If things become heated or escalate, it can be difficult not to say something we may regret down the line. In these situations, use de-escalation tactics to bring everyone back to the facts, reiterate why this conversation is important and how you value the other person. If volume ticks up, use your voice to bring it back down. Take a deep breath before speaking and ask for a break if needed. You can return to the conversation after everyone has time to cool off.
#4: Reflect on the conversation
While it would be nice, change doesn’t happen overnight. Conversations don’t always resolve the way we’d like, and more often than not, seeing progress requires a series of conversations and a willingness to keep trying. If things feel like they’re unresolved, let the person know that you appreciate their time and you’d like to follow up with them in the future. Give them some time and space before engaging again. If things are resolved more quickly, share your appreciation and gratitude with the other person and let them know you value their help and input.

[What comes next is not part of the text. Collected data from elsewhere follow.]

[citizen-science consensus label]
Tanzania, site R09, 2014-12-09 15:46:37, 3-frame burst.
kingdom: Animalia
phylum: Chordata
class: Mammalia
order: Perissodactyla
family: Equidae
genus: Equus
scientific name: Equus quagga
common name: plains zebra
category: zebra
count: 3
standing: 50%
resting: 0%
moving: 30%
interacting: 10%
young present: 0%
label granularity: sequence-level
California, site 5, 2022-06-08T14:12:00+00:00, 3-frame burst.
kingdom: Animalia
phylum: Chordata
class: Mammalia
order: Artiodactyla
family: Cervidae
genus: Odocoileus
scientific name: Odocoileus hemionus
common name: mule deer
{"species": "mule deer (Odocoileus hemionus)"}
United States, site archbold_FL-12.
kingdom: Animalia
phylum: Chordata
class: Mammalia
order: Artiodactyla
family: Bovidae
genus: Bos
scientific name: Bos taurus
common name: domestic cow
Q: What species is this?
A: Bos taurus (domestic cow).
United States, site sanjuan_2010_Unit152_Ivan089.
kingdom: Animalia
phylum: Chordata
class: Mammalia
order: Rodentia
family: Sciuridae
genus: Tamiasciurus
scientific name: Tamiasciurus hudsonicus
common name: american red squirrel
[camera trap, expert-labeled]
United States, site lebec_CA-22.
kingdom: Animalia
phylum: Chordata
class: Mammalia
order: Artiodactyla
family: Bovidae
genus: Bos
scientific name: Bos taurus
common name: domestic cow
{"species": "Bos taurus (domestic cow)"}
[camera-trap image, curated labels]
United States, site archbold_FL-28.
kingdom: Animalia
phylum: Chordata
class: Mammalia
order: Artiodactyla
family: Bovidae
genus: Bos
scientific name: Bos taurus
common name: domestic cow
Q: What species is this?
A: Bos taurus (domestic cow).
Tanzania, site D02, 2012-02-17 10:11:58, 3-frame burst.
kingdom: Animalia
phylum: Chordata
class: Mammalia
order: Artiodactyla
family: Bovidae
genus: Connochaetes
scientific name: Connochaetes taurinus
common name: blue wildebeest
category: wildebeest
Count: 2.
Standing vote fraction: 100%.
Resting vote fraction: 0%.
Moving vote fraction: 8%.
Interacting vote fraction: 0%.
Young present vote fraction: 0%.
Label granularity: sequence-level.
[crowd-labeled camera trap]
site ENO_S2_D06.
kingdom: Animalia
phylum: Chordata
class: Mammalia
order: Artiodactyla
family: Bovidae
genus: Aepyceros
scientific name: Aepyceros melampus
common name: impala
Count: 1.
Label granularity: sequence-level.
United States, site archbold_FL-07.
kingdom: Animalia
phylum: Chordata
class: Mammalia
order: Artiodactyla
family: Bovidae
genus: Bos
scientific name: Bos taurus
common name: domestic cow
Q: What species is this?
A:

#5: Continue to check in with yourself
Make it a habit to check in with yourself. Look for signs of stress and acknowledge your needs in the moment using HALT (you can also try journaling or asking yourself specifically how you are feeling about your classes, relationships, news consumption, etc.). Once you can recognize what your triggers and responses are, you will be better suited to handle stressful situations in a positive way.
#6: Connect with others
It’s important to remember that we won’t be in isolation or asked to participate in social distancing forever. Make time to reach out to friends or classmates to catch up. If you are feeling the stresses of being at home, focus on creating an amicable relationship. You don’t have to be best friends with your roommate or get along with your family all the time, but respecting one another and your differences can go a long way in improving your experience.
#7: Ask for help
If you or someone you know is feeling overwhelmed, students can contact Counseling & Psychiatric Services (CAPS) for a free online walk-in appointment by calling 303-492-2277.